Let $\alpha(s) = (x(s)),y(s))$ be a regular plane curve that is parameterized by arclength, and let $n(s)$ be the normal vector and $k(s)$ be the curvature of $\alpha$. Consider the family of curves:

$\beta(s,r) = \alpha(s) + rn(s), -\epsilon \leq r \leq \epsilon$

I'm asked to prove that, if $s_0$ and $r_0$ are constants, then $\beta(s,r_0)$ and $\beta(s_0,r)$ are regular curves for sufficiently small $\epsilon$, that they are orthogonal, and also asked to compute the curvature of $\beta(s, r_0)$. I'm a little unsure if what I have to prove they are regular is correct (see below), and I'm having a tough time with the last two (proving they are orthogonal and compute the curvature).

$\beta'(s, r_0) = \alpha'(s) + r_0n'(s) = \alpha'(s) - r_0k(s)\alpha'(s) = \alpha'(s)(1-r_0k(s)) \Rightarrow ||\beta'(s, r_0)|| = |1 - r_0k(s)|$

So the curve above is regular for $r_0 \neq \cfrac{1}{k(s)}$.

$\beta'(s_0, r) = (\alpha(s_0))' + n(s_0) = n(s_0)$ since I'm taking the derivative with respect to $r$ and $\alpha(s_0)$ will be a constant. $\Rightarrow||\beta'(s_0, r)|| = ||n(s_0)|| = 1$ so this curve is regular for all choices of $\epsilon$.

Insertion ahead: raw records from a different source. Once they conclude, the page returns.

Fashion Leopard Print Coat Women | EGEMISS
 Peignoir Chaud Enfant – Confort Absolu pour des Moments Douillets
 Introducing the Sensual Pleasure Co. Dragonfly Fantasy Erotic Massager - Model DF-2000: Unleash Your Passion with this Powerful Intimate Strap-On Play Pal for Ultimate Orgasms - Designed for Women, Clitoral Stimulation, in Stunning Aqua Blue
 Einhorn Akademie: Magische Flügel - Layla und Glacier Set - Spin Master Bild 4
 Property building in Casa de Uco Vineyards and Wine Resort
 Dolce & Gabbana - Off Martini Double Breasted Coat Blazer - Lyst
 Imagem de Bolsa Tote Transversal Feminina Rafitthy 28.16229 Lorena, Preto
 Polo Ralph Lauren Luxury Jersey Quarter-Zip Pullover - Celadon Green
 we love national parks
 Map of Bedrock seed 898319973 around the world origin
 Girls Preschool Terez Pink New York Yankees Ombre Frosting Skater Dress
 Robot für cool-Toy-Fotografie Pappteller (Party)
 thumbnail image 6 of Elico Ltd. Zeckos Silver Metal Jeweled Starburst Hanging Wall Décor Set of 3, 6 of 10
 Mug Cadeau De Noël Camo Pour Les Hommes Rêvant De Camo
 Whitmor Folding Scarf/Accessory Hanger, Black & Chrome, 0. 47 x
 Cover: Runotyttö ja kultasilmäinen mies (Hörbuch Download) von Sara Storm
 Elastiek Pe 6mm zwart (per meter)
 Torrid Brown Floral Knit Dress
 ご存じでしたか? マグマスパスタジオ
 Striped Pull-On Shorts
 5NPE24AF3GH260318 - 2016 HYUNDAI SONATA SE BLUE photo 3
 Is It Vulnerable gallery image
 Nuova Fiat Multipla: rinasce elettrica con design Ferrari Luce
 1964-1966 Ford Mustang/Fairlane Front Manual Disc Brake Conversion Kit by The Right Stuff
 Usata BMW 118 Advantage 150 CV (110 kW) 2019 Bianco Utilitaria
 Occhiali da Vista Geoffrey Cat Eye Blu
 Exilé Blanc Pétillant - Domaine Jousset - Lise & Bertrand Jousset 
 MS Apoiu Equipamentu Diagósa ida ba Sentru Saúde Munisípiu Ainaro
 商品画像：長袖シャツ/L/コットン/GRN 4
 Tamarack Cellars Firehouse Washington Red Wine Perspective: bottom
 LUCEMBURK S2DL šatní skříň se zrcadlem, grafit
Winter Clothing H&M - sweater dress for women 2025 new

I tried taking the dot product $\beta'(s, r_0)\cdot \beta'(s_0, r) = \alpha'(s)n(s_0)(1-r_0k(s))$ and show it to be $0$, but I didn't get anywhere. I also don't see how to get the curvature of $\beta(s,r_0)$. Is there anything I did wrong here or something I'm missing that will help me? I'd appreciate any help/nudge in the right direction.